A Trip To Isaac Newton’s Home

The other day me and my dear ol’ parents visited the childhood home of Isaac Newton, Woolsthorpe Manor just on the border betwixt Lincolnshire and Leicestershire.

On the way in there’s all our system’s planets in wicker (think they must have got rid of Pluto, turned it into a basket or something. Waste not want not…)

The manor itself has a crossbone motif over the door (eek!)

I wasn’t impressed by the public toilets, frankly.

Young Isaac wasn’t much of a farmer: his family got fined when he left a load of cattle on a hill, so deep was his absentminded thought experiments.

Talking of which, in the garden was the famous apple tree he sat beneath, the one where seeing an apple fall set him on the road to discovering gravity. Had he have not seen an apple drop at that very moment, would he ever have had his insight? Might history only recall him, if at all, as a particularly crap farmer?

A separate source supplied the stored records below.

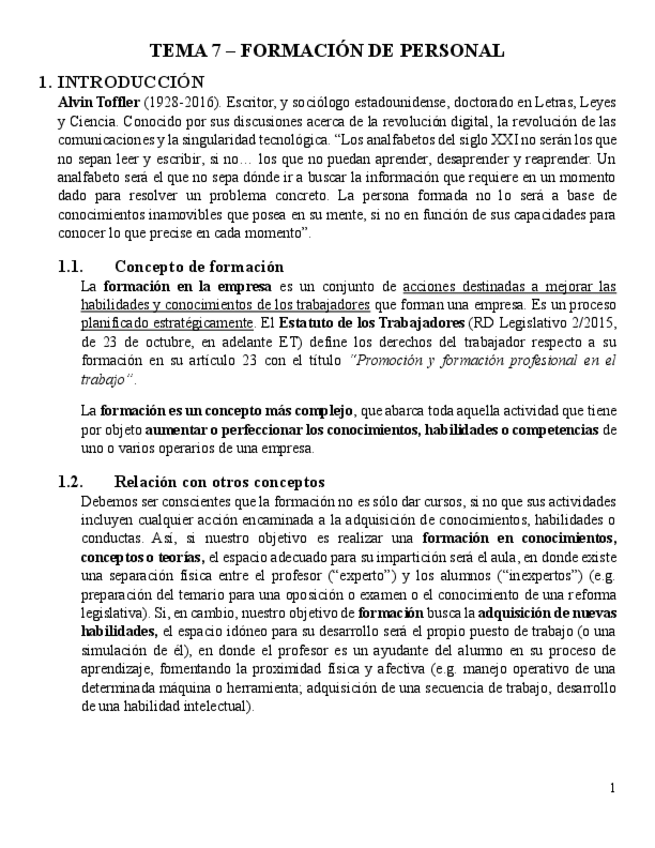 TEMA 7 – FORMACIÓN DE PERSONAL

1. INTRODUCCIÓN

Alvin Toffler (1928-2016). Escritor, y sociólogo estadounidense, doctorado en Letras, Leyes y Ciencia. Conocido por sus discusiones acerca de la revolución digital, la revolución de las comunicaciones y la singularidad tecnológica. "Los analfabetos del siglo XXI no serán los que no sepan leer y escribir, si no… los que no puedan aprender, desaprender y reaprender. Un analfabeto será el que no sepa dónde ir a buscar la información que requiere en un momento dado para resolver un problema concreto. La persona formada no lo será a base de conocimientos inamovibles que posea en su mente, si no en función de sus capacidades para conocer lo que precise en cada momento".

1.1. Concepto de formación

La formación en la empresa es un conjunto de acciones destinadas a mejorar las habilidades y conocimientos de los trabajadores que forman una empresa. Es un proceso planificado estratégicamente. El Estatuto de los Trabajadores (RD Legislativo 2/2015, de 23 de octubre, en adelante ET) define los derechos del trabajador respecto a su formación en su artículo 23 con el título "Promoción y formación profesional en el trabajo".

La formación es un concepto más complejo, que abarca toda aquella actividad que tiene por objeto aumentar o perfeccionar los conocimientos, habilidades o competencias de uno o varios operarios de una empresa.

1.2. Relación con otros conceptos

Debemos ser conscientes que la formación no es sólo dar cursos, si no que sus actividades incluyen cualquier acción encaminada a la adquisición de conocimientos, habilidades o conductas. Así, si nuestro objetivo es realizar una formación en conocimientos, conceptos o teorías, el espacio adecuado para su impartición será el aula, en donde existe una separación física entre el profesor ("experto") y los alumnos ("inexpertos") (e.g. preparación del temario para una oposición o examen o el conocimiento de una reforma legislativa). Si, en cambio, nuestro objetivo de formación busca la adquisición de nuevas habilidades, el espacio idóneo para su desarrollo será el propio puesto de trabajo (o una simulación de él), en donde el profesor es un ayudante del alumno en su proceso de aprendizaje, fomentando la proximidad física y afectiva (e.g. manejo operativo de una determinada máquina o herramienta; adquisición de una secuencia de trabajo, desarrollo de una habilidad intelectual).

1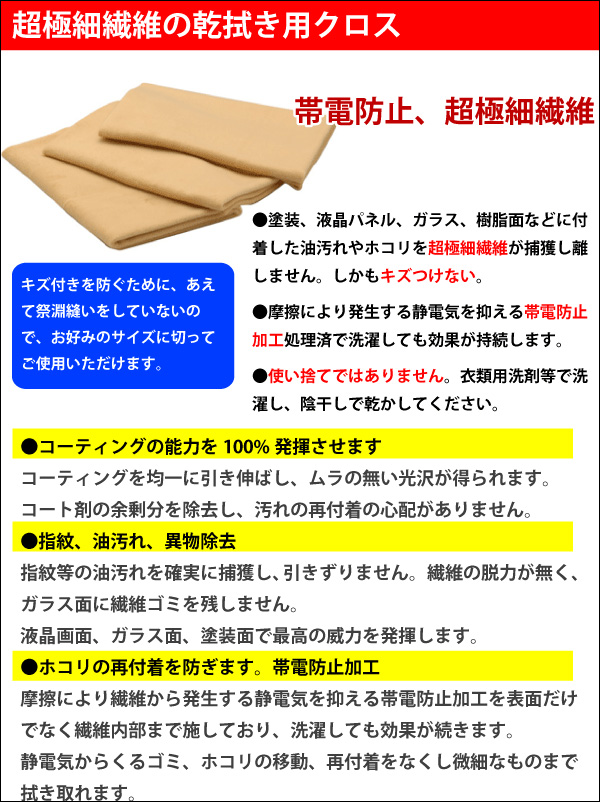 超極細繊維の乾拭き用クロス

帯電防止、超極細繊維

キズ付きを防ぐために、あえて祭淵縫いをしていないので、お好みのサイズに切ってご使用いただけます。

●塗装、液晶パネル、ガラス、樹脂面などに付着した油汚れやホコリを超極細繊維が捕獲し離しません。しかもキズつけない。

●摩擦により発生する静電気を抑える帯電防止加工処理済で洗濯しても効果が持続します。

●使い捨てではありません。衣類用洗剤等で洗濯し、陰干しで乾かしてください。

●コーティングの能力を 100% 発揮させます

コーティングを均一に引き伸ばし、ムラの無い光沢が得られます。

コート剤の余剰分を除去し、汚れの再付着の心配がありません。

●指紋、油汚れ、異物除去

指紋等の油汚れを確実に捕獲し、引きずりません。繊維の脱力が無く、ガラス面に繊維ゴミを残しません。

液晶画面、ガラス面、塗装面で最高の威力を発揮します。

●ホコリの再付着を防ぎます。帯電防止加工

摩擦により繊維から発生する静電気を抑える帯電防止加工を表面だけでなく繊維内部まで施しており、洗濯しても効果が続きます。

静電気からくるゴミ、ホコリの移動、再付着をなくし微細なものまで拭き取れます。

Anyway, here’s Mum before said tree…

Cuttings of the apple tree have been taken around the world. Copies of the tree now grow at many universities, some as far away as Japan. The tree’s done enormously well out of gravitation, all told.

Every year they prune the tree a little. Bits are sold in the gift shop for a shockingly cheap price. So I got me a keepsake…

So, if there’s a lack of scientific rigour in my science fiction, at least there’ll be a little science history in my coat pocket.